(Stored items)
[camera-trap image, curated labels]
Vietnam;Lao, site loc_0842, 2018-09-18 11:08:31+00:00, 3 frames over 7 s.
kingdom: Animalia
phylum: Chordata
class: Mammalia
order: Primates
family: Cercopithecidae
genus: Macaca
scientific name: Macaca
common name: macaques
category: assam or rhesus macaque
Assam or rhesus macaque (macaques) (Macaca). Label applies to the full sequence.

---

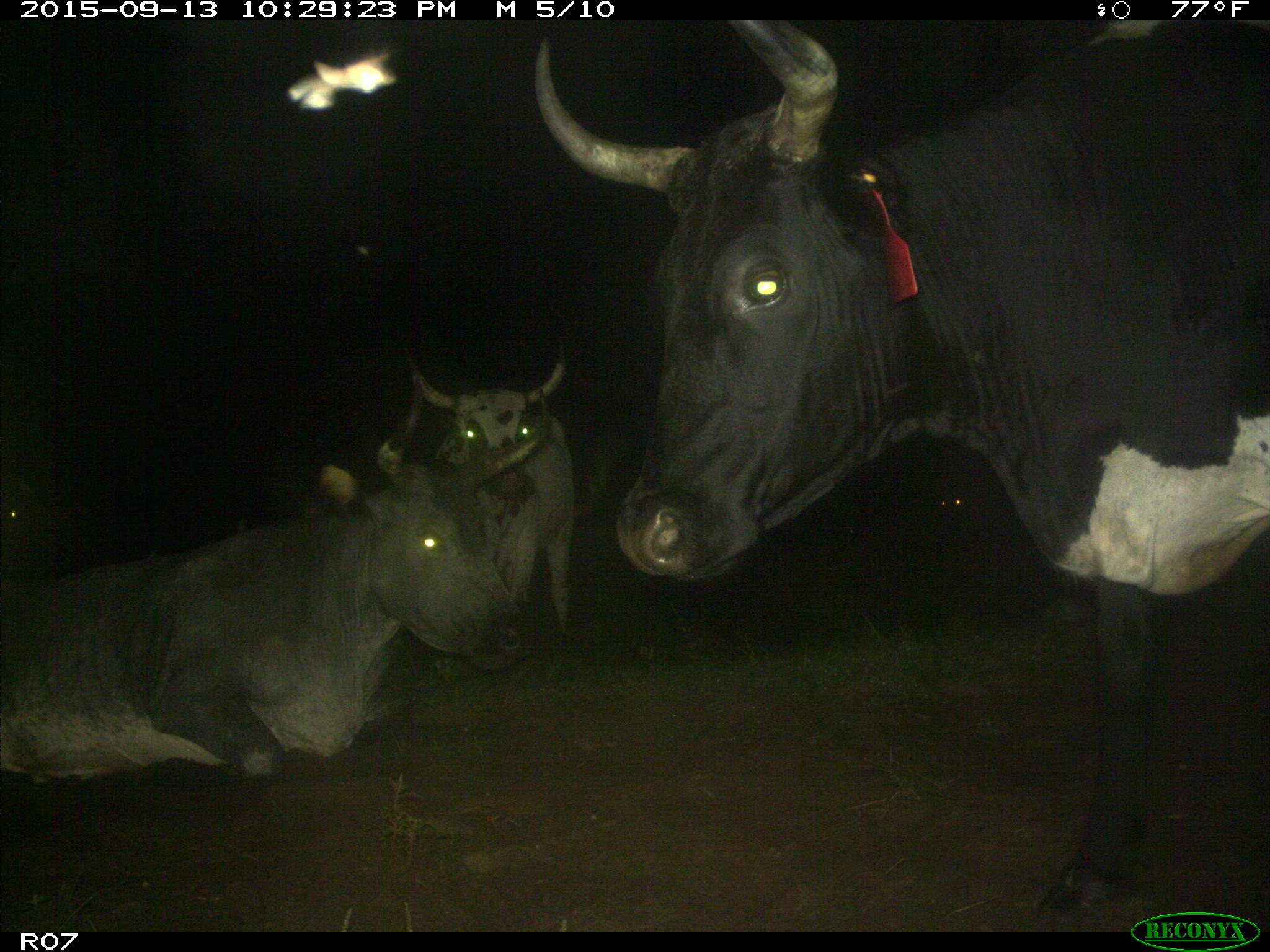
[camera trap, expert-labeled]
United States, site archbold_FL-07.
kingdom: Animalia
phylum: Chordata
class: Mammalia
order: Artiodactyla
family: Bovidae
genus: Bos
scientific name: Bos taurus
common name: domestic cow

#### [Task description]
Could you repeat exactly the lines above from the line with "[camera trap, expert-labeled]" up to and including the line with "common name: domestic cow", and only those?

#### [Solution below]
[camera trap, expert-labeled]
United States, site archbold_FL-07.
kingdom: Animalia
phylum: Chordata
class: Mammalia
order: Artiodactyla
family: Bovidae
genus: Bos
scientific name: Bos taurus
common name: domestic cow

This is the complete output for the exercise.